There was an area that might have been a front counter, but it was impossible to tell.

Everything had been charbroiled to the studs.

It was all black, cracked, burned wood. Nothing left.

“What was in the kitchen that they wanted to destroy?” Kenna asked.

“Firefighters missed it. Whoever it is, they look like everything else in here.”

Jax asked, “One victim?”

“No way to ID them. The body was brittle, and the ME is still trying to figure out how to get it out of here aside from scooping the whole thing into a basin.”

Kenna winced. “If it happened fast, maybe they didn’t suffer.”

“I hope so.” Hernandez led them into a room in the rear.

What should’ve been the kitchen, most likely.

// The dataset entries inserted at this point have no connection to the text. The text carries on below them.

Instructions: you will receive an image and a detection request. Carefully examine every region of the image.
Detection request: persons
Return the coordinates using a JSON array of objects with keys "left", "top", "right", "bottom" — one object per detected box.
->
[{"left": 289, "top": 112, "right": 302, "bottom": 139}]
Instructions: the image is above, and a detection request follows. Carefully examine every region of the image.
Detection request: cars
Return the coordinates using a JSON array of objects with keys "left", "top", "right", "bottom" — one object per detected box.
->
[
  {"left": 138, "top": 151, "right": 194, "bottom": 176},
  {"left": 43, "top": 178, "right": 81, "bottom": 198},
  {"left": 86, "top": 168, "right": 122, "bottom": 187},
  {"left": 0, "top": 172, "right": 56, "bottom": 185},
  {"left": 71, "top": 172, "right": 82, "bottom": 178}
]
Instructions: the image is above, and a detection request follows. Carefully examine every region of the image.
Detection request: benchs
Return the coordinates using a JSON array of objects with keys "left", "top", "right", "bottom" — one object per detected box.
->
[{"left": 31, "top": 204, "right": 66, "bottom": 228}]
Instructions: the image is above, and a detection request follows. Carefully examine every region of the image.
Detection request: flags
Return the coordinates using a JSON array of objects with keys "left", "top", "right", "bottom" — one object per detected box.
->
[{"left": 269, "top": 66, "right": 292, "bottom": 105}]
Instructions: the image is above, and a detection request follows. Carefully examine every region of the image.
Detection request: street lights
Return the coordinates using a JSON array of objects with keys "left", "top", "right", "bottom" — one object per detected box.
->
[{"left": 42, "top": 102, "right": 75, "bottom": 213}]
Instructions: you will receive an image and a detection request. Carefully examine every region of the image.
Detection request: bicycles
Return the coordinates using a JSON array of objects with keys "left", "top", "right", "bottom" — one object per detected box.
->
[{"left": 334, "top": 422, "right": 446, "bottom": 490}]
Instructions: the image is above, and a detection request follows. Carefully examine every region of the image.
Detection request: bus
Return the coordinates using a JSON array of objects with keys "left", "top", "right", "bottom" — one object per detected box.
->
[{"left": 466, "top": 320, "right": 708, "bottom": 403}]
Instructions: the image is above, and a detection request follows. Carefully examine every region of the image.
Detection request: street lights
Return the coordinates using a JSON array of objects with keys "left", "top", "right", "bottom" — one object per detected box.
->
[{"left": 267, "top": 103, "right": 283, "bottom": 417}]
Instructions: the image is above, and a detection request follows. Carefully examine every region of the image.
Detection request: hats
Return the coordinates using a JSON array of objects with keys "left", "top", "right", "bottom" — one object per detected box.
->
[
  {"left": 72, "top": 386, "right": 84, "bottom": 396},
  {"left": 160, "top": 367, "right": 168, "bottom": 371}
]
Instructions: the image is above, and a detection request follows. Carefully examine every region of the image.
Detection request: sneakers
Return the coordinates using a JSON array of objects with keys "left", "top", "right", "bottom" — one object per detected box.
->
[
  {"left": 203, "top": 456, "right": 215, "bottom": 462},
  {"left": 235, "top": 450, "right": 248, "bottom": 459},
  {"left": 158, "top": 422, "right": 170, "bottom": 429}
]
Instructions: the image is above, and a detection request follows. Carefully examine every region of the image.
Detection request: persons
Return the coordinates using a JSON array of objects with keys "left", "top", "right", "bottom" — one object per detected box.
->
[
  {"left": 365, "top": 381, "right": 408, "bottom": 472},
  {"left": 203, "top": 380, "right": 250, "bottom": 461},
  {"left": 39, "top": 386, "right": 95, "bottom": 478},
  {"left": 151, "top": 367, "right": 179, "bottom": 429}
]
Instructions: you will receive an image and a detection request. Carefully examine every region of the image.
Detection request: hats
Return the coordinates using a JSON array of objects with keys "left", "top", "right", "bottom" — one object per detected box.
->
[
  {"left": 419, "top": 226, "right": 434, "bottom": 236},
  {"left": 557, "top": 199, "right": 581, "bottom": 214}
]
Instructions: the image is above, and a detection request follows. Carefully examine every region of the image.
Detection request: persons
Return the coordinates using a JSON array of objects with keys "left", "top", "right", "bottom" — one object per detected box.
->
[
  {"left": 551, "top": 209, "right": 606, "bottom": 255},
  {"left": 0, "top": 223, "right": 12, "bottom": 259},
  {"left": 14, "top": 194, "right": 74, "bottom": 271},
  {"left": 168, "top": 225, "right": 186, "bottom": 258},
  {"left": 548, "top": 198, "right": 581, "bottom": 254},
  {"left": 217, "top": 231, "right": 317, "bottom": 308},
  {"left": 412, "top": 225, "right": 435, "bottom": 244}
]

The huge industrial stove was distinguishable, now covered by the hood that had fallen down on it.

A brick oven to the right had an open metal grate.

It had to be crazy hot in here when the fire was going to cook the pizzas, let alone when this blaze happened.

“Where was she found?” Kenna had to ask, rather than guess.

“She?”

Uh-oh. “The victim.” She tried to brush it off. “Force of habit. Most of my cases involve female clients or missing women and children.” He couldn’t blame her for that, could he? Besides, they didn’t know for sure if this really was the abusive mother of those two kids.

“In the brick oven they use to cook the pizzas.” Hernandez didn’t seem convinced. “Do you know who the victim is?”

They weren’t likely to identify her otherwise, given the destruction. There wouldn’t be any DNA left to collect. The only way to find out who it was would be for someone to confess.

“We can’t be certain.”

Jax said, “We don’t even know for sure if it’s connected. What else can you tell us otherwise?”

Hernandez folded his arms, tightening the sleeves of his uniform shirt over his shoulders.

“The restaurant was about to declare bankruptcy and shut down. After this, they’ll be able to recoup their losses and get solvent again.

The fact someone chose this place to burn and dispose of a body actually did the owners a favor. ”

Kenna turned away, as if she suddenly needed to look at the room around her. She just needed some air.

The men she had met at that retirement home had taken a woman and disposed of her so thoroughly no one would ever know who she was, and they’d done it in such a way that would help out the owner of this place.

They probably thought they were like some kind of Robin Hood do-gooders, taking money from insurance companies and getting the little guy a payout they desperately needed.

She had to get Maizie digging into this to see if they’d done it before.